Excerpts of spatial question data

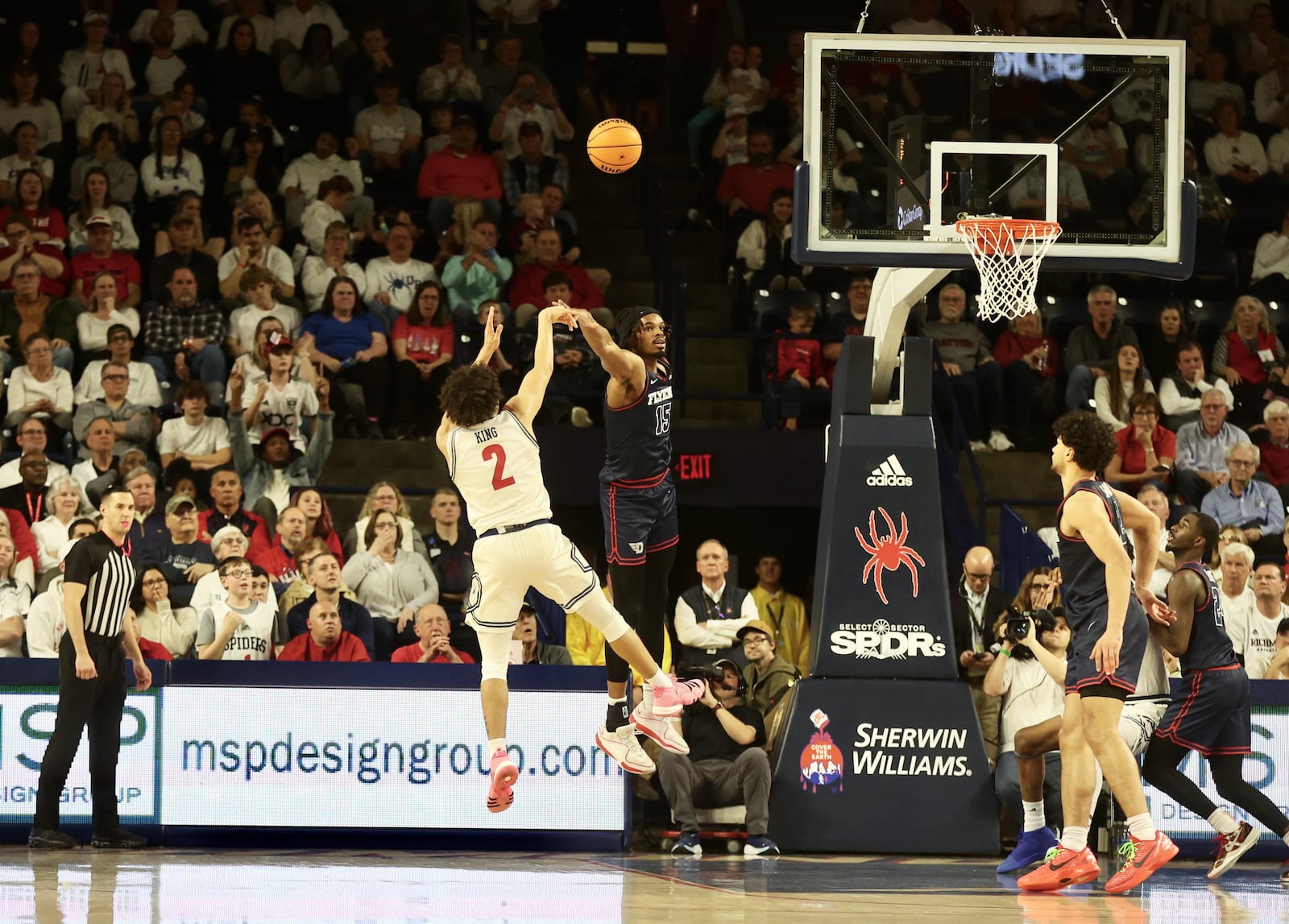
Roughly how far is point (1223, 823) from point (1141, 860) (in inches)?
51.0

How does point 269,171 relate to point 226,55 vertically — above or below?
below

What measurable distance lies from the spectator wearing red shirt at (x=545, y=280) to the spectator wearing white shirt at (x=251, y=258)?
202 centimetres

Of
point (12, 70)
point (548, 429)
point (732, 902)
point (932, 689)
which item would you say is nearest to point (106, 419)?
point (548, 429)

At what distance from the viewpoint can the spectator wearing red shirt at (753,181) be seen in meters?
17.9

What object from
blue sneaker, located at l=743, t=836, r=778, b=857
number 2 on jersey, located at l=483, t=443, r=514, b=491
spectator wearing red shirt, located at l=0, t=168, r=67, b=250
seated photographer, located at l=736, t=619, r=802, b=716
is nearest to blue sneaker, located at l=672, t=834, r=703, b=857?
blue sneaker, located at l=743, t=836, r=778, b=857

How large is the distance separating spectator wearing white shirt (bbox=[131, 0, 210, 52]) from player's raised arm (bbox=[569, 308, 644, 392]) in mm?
10629

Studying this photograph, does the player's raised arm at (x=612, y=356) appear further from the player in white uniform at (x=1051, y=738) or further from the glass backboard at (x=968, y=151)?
the player in white uniform at (x=1051, y=738)

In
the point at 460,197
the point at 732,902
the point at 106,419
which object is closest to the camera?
the point at 732,902

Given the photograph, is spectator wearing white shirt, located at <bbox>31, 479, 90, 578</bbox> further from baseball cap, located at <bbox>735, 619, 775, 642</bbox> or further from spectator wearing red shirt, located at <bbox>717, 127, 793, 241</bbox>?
spectator wearing red shirt, located at <bbox>717, 127, 793, 241</bbox>

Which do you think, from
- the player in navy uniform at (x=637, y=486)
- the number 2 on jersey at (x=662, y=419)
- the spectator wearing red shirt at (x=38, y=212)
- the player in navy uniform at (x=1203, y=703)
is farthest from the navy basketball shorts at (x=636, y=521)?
the spectator wearing red shirt at (x=38, y=212)

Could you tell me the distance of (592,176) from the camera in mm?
19828

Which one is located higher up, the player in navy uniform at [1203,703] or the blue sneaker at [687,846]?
the player in navy uniform at [1203,703]

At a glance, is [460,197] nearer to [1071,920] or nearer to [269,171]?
[269,171]

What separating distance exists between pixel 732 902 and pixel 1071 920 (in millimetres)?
1585
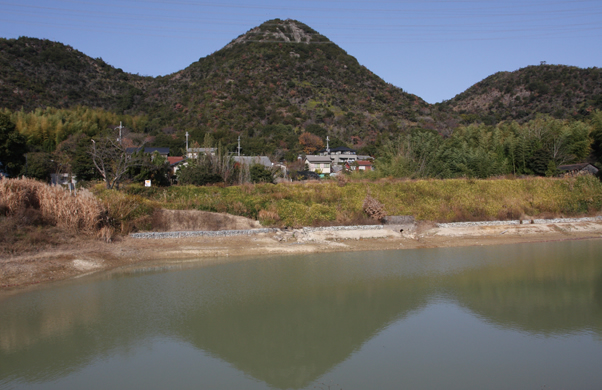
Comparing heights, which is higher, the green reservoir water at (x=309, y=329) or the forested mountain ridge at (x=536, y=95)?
the forested mountain ridge at (x=536, y=95)

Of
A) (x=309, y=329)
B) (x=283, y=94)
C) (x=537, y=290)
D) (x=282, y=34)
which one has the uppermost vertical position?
(x=282, y=34)

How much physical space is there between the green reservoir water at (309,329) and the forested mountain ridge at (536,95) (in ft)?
203

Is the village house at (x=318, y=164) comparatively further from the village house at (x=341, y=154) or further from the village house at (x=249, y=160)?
the village house at (x=249, y=160)

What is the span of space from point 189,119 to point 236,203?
54.3 meters

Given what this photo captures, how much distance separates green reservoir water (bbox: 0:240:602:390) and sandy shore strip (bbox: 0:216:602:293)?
1135 millimetres

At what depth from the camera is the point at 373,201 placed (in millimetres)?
20328

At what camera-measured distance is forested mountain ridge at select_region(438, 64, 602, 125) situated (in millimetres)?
70312

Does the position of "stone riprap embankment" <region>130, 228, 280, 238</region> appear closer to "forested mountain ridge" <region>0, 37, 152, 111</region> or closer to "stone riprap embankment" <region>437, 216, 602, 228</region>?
"stone riprap embankment" <region>437, 216, 602, 228</region>

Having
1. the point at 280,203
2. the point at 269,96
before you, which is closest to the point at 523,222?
the point at 280,203

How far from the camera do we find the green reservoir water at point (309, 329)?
7531 millimetres

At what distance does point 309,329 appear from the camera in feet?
30.8

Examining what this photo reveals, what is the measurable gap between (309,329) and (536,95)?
272ft

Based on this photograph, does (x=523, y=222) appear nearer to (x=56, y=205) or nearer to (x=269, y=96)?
(x=56, y=205)

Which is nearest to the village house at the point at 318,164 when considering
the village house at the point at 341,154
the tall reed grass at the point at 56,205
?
the village house at the point at 341,154
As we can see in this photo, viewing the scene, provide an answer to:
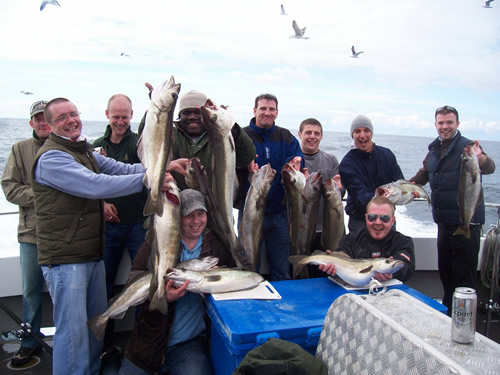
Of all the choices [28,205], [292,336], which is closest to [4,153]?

What you are asked to do: In the records above, find the line containing "How far from". Reproduce it and every line after it through the last line, omitting pictures.

Output for this exercise:
How far from the camera do we find the green reservoir water at point (309, 329)?
7531 millimetres

At what distance does point 309,329 appear from the camera in feet?
30.8

Examining what this photo reveals, what is the measurable gap between (309,329) and (536,95)?
272ft

Based on this photograph, does (x=523, y=222) appear nearer to (x=56, y=205) or nearer to (x=269, y=96)?
(x=56, y=205)

Which is nearest to the village house at the point at 318,164 when considering
the village house at the point at 341,154
the tall reed grass at the point at 56,205
?
the village house at the point at 341,154
As we can see in this photo, viewing the scene, provide an answer to:
Of all the choices [28,205], [292,336], which is closest to [4,153]?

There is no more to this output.